• **Esercizio 1**:
Nel brano sulle frittelle, riscrivi in forma più breve il paragrafo che comincia con «Negli anni ’50 alla vigilia dell’Immacolata». Mantieni i fatti principali.
• **Esercizio 2**:
Prosegui il brano sulle frittelle a partire dalla sua ultima frase.

• **Brano originale**:
========

Rassegna Stampa

FRITTELLE DI UNA VOLTA NON SFRIGOLANO PIÙ – Vitoronzo Pastore

LE FRITTELLE DELLA NONNA

Negli anni ’50 alla vigilia dell’Immacolata in tutte le semplici abitazioni si scodellano frittelle. Gli studenti non vedono l’ora che la campanella della scuola annunci la fine delle lezioni, per affondare i denti nelle soffici frittelle. Chi zappa la terra, sega assi di legno o si sporca le mani nelle officine e nelle fabbriche, lancia una furtiva occhiata all’orologio. La luce è stata accesa prima che sorgesse il sole e la cucina ferve di preparativi. Il tavoliere, che normalmente viene usato una volta alla settimana per confezionare il pane, fa la sua apparizione in questo giorno. La sera precedente le mamme hanno provveduto a comprare gli ingredienti necessari per la preparazione delle frittelle. Ora, indossano una bianca bandana sulla testa, ed un grembiule protegge gonna e pullover. Intorno alla lampada della zona di lavoro svolazza un denso turbinio di pulviscolo bianco. Come per incanto un bianco cratere vulcanico spunta al centro della pianura di abete ed un rivoletto di tiepida acqua, leggermente salata, impregnata di disciolto lievito madre, scroscia timidamente da una brocca di vetro. Laboriose mani femminili impastano l’acqua con farina. Quando diventano appiccicose, una spolveratina di candida neve restituisce agilità e scioltezza. Finalmente si ottiene una montagnola mammellonare, un impasto, soffice come un seno muliebre, che rimane a riposo al calduccio sotto una spessa coperta di ruvida lana.

A metà mattinata, quando l’impasto si arricchisce di alveoli, si prelevano ritagli di pasta modellati in varie forme. Con somma cautela finiscono uno alla volta nella padella, colma di olio evo in ebollizione, dal quale sale una colonna di fumo che opacizza i vetri del balcone. Dopo il tuffo emergono le creste delle sfrigolanti frittelle, sempre più gonfie fino a diventare zattere in un ribollente mare dorato.

========

• **Dati in ingresso**:
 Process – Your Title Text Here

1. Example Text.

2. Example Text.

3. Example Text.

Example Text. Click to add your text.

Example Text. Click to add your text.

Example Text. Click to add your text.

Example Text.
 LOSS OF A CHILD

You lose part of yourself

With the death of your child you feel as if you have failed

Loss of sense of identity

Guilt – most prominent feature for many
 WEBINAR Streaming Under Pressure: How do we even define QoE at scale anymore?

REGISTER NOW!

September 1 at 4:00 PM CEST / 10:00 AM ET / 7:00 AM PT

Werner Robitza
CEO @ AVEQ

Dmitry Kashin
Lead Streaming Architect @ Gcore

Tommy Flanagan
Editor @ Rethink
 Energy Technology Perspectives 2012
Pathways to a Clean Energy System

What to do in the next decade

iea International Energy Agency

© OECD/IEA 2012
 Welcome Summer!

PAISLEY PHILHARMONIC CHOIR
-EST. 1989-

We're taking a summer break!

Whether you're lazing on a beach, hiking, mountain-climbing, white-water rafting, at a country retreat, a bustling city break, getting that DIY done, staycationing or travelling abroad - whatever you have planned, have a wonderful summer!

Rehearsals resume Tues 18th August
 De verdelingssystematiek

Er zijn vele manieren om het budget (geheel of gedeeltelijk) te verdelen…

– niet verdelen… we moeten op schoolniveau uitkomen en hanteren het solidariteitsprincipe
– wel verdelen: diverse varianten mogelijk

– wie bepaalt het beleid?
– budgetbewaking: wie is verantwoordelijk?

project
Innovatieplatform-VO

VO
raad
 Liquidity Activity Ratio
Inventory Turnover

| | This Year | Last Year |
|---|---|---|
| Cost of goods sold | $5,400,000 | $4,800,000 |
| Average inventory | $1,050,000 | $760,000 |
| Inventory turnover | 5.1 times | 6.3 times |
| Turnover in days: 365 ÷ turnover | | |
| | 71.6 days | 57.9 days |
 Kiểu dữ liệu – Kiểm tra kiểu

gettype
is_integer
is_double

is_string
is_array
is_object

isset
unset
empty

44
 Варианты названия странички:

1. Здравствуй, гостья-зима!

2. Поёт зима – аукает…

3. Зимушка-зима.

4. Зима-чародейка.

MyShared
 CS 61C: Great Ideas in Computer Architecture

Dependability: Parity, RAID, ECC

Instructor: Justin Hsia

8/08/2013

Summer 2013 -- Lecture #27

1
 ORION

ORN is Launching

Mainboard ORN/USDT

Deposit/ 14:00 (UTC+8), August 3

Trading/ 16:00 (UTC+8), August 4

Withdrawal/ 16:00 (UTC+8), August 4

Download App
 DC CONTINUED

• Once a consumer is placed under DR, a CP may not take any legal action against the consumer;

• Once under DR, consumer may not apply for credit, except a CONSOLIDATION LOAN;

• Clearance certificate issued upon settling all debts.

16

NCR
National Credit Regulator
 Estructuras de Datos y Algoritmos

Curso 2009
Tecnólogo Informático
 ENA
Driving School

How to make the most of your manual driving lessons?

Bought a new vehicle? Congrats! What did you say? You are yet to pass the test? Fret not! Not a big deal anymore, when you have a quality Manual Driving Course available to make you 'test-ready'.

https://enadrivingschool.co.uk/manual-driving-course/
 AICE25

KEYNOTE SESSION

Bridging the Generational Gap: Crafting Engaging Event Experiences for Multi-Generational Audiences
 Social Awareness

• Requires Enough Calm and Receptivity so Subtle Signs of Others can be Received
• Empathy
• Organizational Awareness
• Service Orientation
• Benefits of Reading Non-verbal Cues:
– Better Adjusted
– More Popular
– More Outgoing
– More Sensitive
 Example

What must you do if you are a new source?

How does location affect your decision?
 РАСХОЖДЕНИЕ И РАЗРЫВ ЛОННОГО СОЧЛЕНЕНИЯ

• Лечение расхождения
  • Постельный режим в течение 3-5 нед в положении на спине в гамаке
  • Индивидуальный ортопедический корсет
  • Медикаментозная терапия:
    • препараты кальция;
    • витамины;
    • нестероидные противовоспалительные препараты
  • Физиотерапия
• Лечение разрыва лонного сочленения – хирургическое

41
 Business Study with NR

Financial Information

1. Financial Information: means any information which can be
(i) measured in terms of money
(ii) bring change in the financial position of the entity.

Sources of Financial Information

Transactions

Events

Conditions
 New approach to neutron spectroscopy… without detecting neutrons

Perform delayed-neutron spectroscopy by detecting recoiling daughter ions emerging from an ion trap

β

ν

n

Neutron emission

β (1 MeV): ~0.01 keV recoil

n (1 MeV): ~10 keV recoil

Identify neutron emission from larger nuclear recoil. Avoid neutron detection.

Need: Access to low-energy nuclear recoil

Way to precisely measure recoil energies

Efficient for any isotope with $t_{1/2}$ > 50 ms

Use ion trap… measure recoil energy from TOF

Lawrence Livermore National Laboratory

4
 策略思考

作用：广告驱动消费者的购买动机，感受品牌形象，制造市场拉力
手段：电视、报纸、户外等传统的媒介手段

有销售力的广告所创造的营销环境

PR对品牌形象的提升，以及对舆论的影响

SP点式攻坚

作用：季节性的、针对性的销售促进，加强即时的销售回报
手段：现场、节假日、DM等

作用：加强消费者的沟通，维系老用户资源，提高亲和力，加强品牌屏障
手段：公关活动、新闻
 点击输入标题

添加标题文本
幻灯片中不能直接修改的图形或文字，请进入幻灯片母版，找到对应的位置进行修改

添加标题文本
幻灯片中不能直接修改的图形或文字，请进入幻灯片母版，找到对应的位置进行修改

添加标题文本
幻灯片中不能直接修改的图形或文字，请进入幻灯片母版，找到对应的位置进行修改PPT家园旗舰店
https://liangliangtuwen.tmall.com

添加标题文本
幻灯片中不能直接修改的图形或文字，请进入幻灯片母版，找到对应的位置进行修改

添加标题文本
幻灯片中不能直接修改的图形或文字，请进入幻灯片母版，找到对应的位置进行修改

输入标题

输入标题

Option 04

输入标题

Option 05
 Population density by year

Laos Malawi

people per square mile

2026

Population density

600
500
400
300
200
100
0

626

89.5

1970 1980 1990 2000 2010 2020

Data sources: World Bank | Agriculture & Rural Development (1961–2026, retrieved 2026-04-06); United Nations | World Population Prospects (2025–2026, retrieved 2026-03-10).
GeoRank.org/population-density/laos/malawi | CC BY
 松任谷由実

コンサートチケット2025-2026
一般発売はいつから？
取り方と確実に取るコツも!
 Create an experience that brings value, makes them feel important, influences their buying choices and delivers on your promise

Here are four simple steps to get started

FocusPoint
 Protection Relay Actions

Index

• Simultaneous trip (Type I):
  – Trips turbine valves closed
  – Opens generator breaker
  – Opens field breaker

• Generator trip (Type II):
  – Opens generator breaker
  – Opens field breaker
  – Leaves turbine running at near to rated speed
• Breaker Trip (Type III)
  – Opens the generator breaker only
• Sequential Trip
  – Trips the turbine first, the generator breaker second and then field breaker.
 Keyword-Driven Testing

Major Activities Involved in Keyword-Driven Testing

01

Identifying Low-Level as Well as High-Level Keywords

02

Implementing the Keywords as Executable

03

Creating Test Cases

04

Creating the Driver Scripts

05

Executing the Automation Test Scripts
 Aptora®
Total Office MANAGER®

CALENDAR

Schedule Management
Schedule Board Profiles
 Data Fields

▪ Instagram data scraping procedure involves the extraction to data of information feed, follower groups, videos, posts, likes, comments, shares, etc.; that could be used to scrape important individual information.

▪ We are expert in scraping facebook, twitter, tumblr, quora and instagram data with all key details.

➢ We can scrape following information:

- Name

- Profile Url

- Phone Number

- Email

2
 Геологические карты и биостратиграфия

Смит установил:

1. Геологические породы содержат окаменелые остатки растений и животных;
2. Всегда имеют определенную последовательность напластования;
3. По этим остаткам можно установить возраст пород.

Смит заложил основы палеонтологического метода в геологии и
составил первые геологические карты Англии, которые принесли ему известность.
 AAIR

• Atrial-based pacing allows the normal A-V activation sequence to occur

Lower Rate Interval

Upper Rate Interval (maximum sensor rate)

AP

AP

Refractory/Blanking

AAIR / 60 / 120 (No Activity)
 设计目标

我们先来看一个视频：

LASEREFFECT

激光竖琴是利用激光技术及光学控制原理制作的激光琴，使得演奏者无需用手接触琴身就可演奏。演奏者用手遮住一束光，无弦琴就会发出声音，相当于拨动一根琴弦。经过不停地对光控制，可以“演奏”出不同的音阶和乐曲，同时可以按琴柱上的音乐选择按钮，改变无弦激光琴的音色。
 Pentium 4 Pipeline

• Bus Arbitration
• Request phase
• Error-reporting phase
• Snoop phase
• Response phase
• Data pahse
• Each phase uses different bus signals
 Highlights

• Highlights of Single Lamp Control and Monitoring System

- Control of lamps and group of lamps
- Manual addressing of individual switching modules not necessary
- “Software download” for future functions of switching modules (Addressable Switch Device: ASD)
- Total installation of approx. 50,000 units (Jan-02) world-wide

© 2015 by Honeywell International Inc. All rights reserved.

========

• **Spazio risposta 1**:
Negli anni ’50, alla vigilia dell’Immacolata, in tutte le case semplici si preparano le frittelle, attese con impazienza da studenti e lavoratori. La luce in cucina si accende prima dell’alba e compare il tavoliere, di solito usato una volta alla settimana per fare il pane. Le mamme hanno comprato gli ingredienti la sera prima. Con una bandana bianca in testa e il grembiule, versano in un cratere di farina acqua tiepida, leggermente salata, con lievito madre sciolto. Poi impastano e, quando le mani diventano appiccicose, aggiungono una spolverata di farina. L’impasto morbido che ottengono riposa al caldo sotto una spessa coperta di lana.

• **Spazio risposta 2**:
Di solito se ne producono due tipi, semplici o farciti con tonno, ricotta inacidita, mozzarella, polpette di ricotta intrisa di tuorlo d’uovo ed un composto di cipolle, pomodorini ed olive. Aperta la porta, una zaffata di fragranze orgogliosamente dà il buon giorno, e gli occhi si dilatano alla vista di frittelle che civettuole troneggiano sul tavolo della cucina o della stanza da pranzo. Non si provvede neanche a sciacquarsi le mani, prese da una smania incoercibile. Alcuni panzerotti, i primi ad essere raccolti, sono già freddi, altri, ancora tiepidi, e gli ultimi, che da poco sono finiti nella schiumarola scottano, mentre nella padella l’olio continua a gorgogliare allegramente. Tutta impolverata di farina e sudata all’inverosimile, la cara massaia continua a farcire gli ultimi ritagli di pasta.

Ora questa tradizione si va estinguendo. Il “progresso” incede a grandi falcate. Solo in qualche famiglia il bel costume antico permane. Molti preferiscono, abbandonando in soffitta mani, creatività e sani ingredienti, raggiungere una pizzeria, un panificio o una pasticceria. Saranno pure bravi, i pizzaioli, i panificatori ed i pasticcieri, ma le loro frittelle non possiederanno mai il gusto che hanno quelle preparate dalla mamma o dalla nonna. Per giunta non si respira profumata aria di festa per le strade, dove frotte di polveri sottili e nutriti nugoli di gas incombusti irrompono felici dai roventi tubi di scappamento.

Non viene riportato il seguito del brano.